I enjoyed Happy Death Day when it came out 18 months ago, but I was still skeptical of the idea for a sequel. I wasn’t encouraged, either, by the underwhelming trailer for Happy Death Day 2U. I’m pleased, therefore, to report that the sequel blows up the original’s setup and pushes its genre-bending fun into new territory.
The movie starts at the fictitious Bayfield University on the day after the events of the original, as secondary character Ryan Phan (Phi Vu) finds himself reliving the same day and being murdered over and over by a slasher wearing a baby mask. You can call this karma, since it turns out he and his fellow quantum physics students (Suraj Sharma and Sarah Yarkin) accidentally created the lethal time loop that trapped Teresa “Tree” Gelbman (Jessica Rothe) in the previous movie. Tree is now uniquely well-equipped to help him out of his jam, but unfortunately, Ryan’s attempt to fix things knocks Tree into what initially looks like her old time loop. Her rage at being back dissipates as she realizes that the superficial similarities of this world are hiding significant differences: Her boyfriend Carter (Israel Broussard) is now dating bitchy sorority president Danielle (Rachel Matthews), her mom is still alive, and her roommate Lori (Ruby Modine) is no longer her killer. So who is stalking the campus with a knife?

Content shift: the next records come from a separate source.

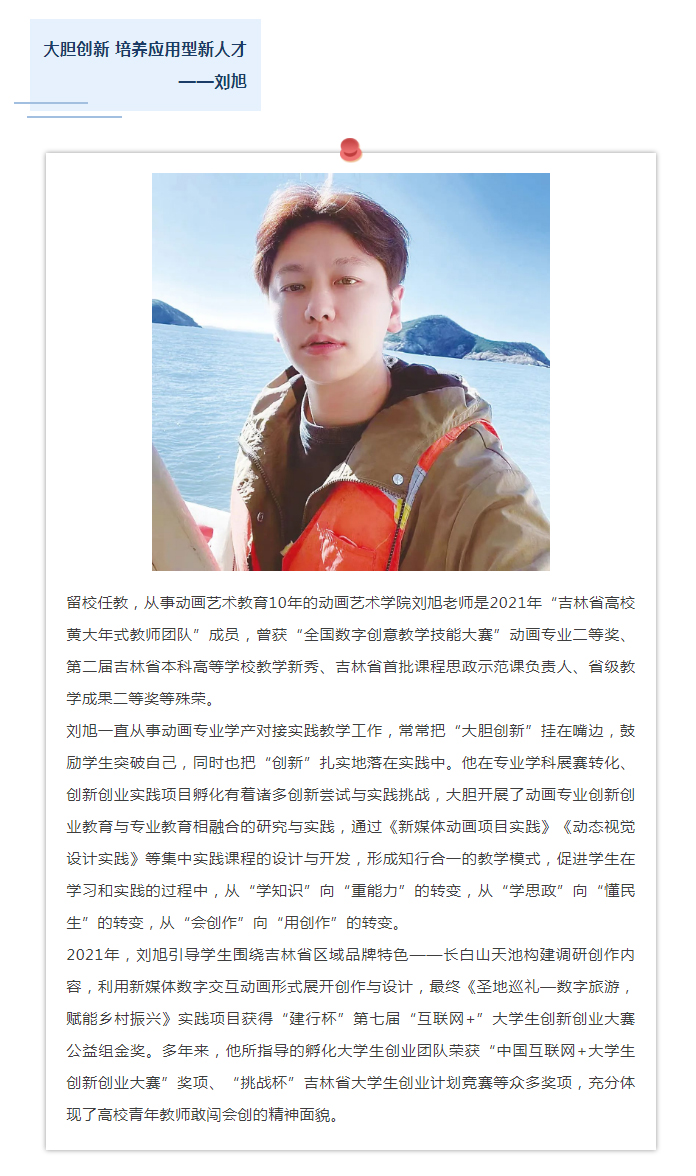 大胆创新 培养应用型新人才
——刘旭

留校任教，从事动画艺术教育10年的动画艺术学院刘旭老师是2021年“吉林省高校黄大年式教师团队”成员，曾获“全国数字创意教学技能大赛”动画专业二等奖、第二届吉林省本科高等学校教学新秀、吉林省首批课程思政示范课负责人、省级教学成果二等奖等殊荣。

刘旭一直从事动画专业学产对接实践教学工作，常常把“大胆创新”挂在嘴边，鼓励学生突破自己，同时也把“创新”扎实地落在实践中。他在专业学科展赛转化、创新创业实践项目孵化有着诸多创新尝试与实践挑战，大胆开展了动画专业创新创业教育与专业教育相融合的研究与实践，通过《新媒体动画项目实践》《动态视觉设计实践》等集中实践课程的设计与开发，形成知行合一的教学模式，促进学生在学习和实践的过程中，从“学知识”向“重能力”的转变，从“学思政”向“懂民生”的转变，从“会创作”向“用创作”的转变。

2021年，刘旭引导学生围绕吉林省区域品牌特色——长白山天池构建调研创作内容，利用新媒体数字交互动画形式展开创作与设计，最终《圣地巡礼—数字旅游，赋能乡村振兴》实践项目获得“建行杯”第七届“互联网+”大学生创新创业大赛公益组金奖。多年来，他所指导的孵化大学生创业团队荣获“中国互联网+大学生创新创业大赛”奖项、“挑战杯”吉林省大学生创业计划竞赛等众多奖项，充分体现了高校青年教师敢闯会创的精神面貌。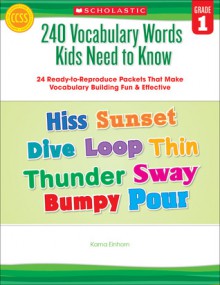 CCSS

SCHOLASTIC

GRADE 1

240 Vocabulary Words Kids Need to Know

24 Ready-to-Reproduce Packets That Make Vocabulary Building Fun & Effective

Hiss Sunset
Dive Loop Thin
Thunder Sway
Bumpy Pour

Kama Einhorn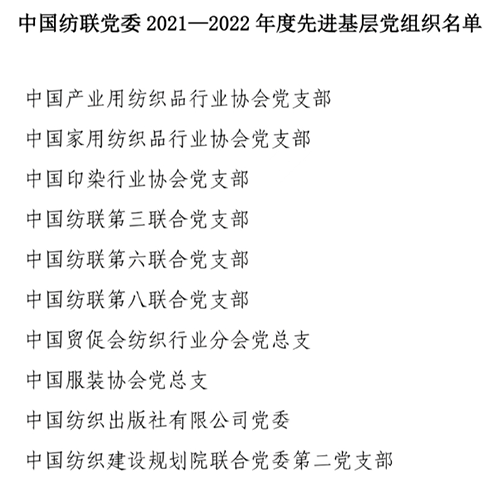 中国纺联党委 2021—2022 年度先进基层党组织名单

中国产业用纺织品行业协会党支部

中国家用纺织品行业协会党支部

中国印染行业协会党支部

中国纺联第三联合党支部

中国纺联第六联合党支部

中国纺联第八联合党支部

中国贸促会纺织行业分会党总支

中国服装协会党总支

中国纺织出版社有限公司党委

中国纺织建设规划院联合党委第二党支部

Writer-director Christopher Landon inches this sequel further into the realm of comedy from the opening sequence, in which Ryan makes his way to school after a bad night, running into the “stop global warming” girl from the original and a brain-dead student practicing the trombone in the hallway. The delicate touch of this scene could have come from a generic teen comedy. Slasher flicks have inevitable sequences where characters walk down dark hallways where the monster is lurking, and sometimes they just make you impatient. This movie knows that you’re impatient and bakes it in, treating the killer’s appearance as the punchline of a joke. An explosion at the physics lab is treated as a set piece, too, with characters flying through the air in slow motion to the duet from Lakmé. Better still is the montage of Tree repeatedly killing herself Phil Connors-style to reset the loop while she spends the time in between turning herself into a mechanical engineering geek to help the physics students — who have taken to calling her “Crazy White Girl” — set everything back the way it was. Even Danielle grabs a piece of the action, distracting a university dean (Steve Zissis) by pretending to be blind and French. (Danielle fancies herself an actress. Based on her performance, she really needs to switch careers while she’s still in college.)
If you thought Tree’s personal issues were resolved in the first movie, now she has to choose whether to stay in a timeline where she can still talk to her mom (Missy Yager), and while the scenes between them would be unbearable in a straight-up drama, here the slasher comedy conceit dries it out. I have to admire the utter seriousness with which Rothe and Broussard play their ludicrous conversations about parallel universes and alternate dimensions. In embracing the absurdity of the movie’s premise, Rothe turns Tree into a female version of Deadpool, and she works better at a PG-13 rating than he does. I’m not sure where it all goes from here, but Happy Death Day 2U is another order of hijinks.
Happy Death Day 2U
Starring Jessica Rothe and Israel Broussard, Written and directed by Christopher Landon. Rated PG-13.